C++ Modules#

Modules are a C++20 language feature. As the name suggests, they provides a modular compilation system, intending to provide both faster builds and better library isolation. The 1103, provides the easiest to read set of changes to the standard, although it does not capture later changes.

G++’s modules support is not complete. Other than bugs, the known missing pieces are:

Private Module Fragment

The Private Module Fragment is recognized, but an error is emitted.

Partition definition visibility rules

Entities may be defined in implementation partitions, and those definitions are not available outside of the module. This is not implemented, and the definitions are available to extra-module use.
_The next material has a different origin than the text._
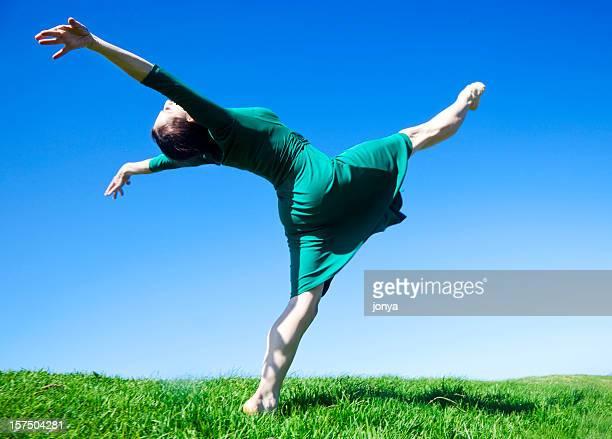 ecstatic modern dancer lifting leg to the sky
Textual merging of reachable GM entities

Entities may be multiply defined across different header-units. These must be de-duplicated, and this is implemented across imports, or when an import redefines a textually-defined entity. However the reverse is not implemented—textually redefining an entity that has been defined in an imported header-unit. A redefinition error is emitted.

Translation-Unit local referencing rules

Papers P1815 and P2003 add limitations on which entities an exported region may reference (for instance, the entities an exported template definition may reference). These are not fully implemented.

Standard Library Header Units

The Standard Library is not provided as importable header units. If you want to import such units, you must explicitly build them first. If you do not do this with care, you may have multiple declarations, which the module machinery must merge—compiler resource usage can be affected by how you partition header files into header units.

Modular compilation is not enabled with just the -std=c++20 option. You must explicitly enable it with the -fmodules-ts option. It is independent of the language version selected, although in pre-C++20 versions, it is of course an extension.

No new source file suffixes are required or supported. If you wish to use a non-standard suffix (see Options Controlling the Kind of Output), you also need to provide a -x c++ option too.Some users like to distinguish module interface files with a new suffix, such as naming the source module.cppm, which involves teaching all tools about the new suffix. A different scheme, such as naming module-m.cpp would be less invasive.

Compiling a module interface unit produces an additional output (to the assembly or object file), called a Compiled Module Interface (CMI). This encodes the exported declarations of the module. Importing a module reads in the CMI. The import graph is a Directed Acyclic Graph (DAG). You must build imports before the importer.

Header files may themselves be compiled to header units, which are a transitional ability aiming at faster compilation. The -fmodule-header option is used to enable this, and implies the -fmodules-ts option. These CMIs are named by the fully resolved underlying header file, and thus may be a complete pathname containing subdirectories. If the header file is found at an absolute pathname, the CMI location is still relative to a CMI root directory.

As header files often have no suffix, you commonly have to specify a -x option to tell the compiler the source is a header file. You may use -x c++-header, -x c++-user-header or -x c++-system-header. When used in conjunction with -fmodules-ts, these all imply an appropriate -fmodule-header option. The latter two variants use the user or system include path to search for the file specified. This allows you to, for instance, compile standard library header files as header units, without needing to know exactly where they are installed. Specifying the language as one of these variants also inhibits output of the object file, as header files have no associated object file.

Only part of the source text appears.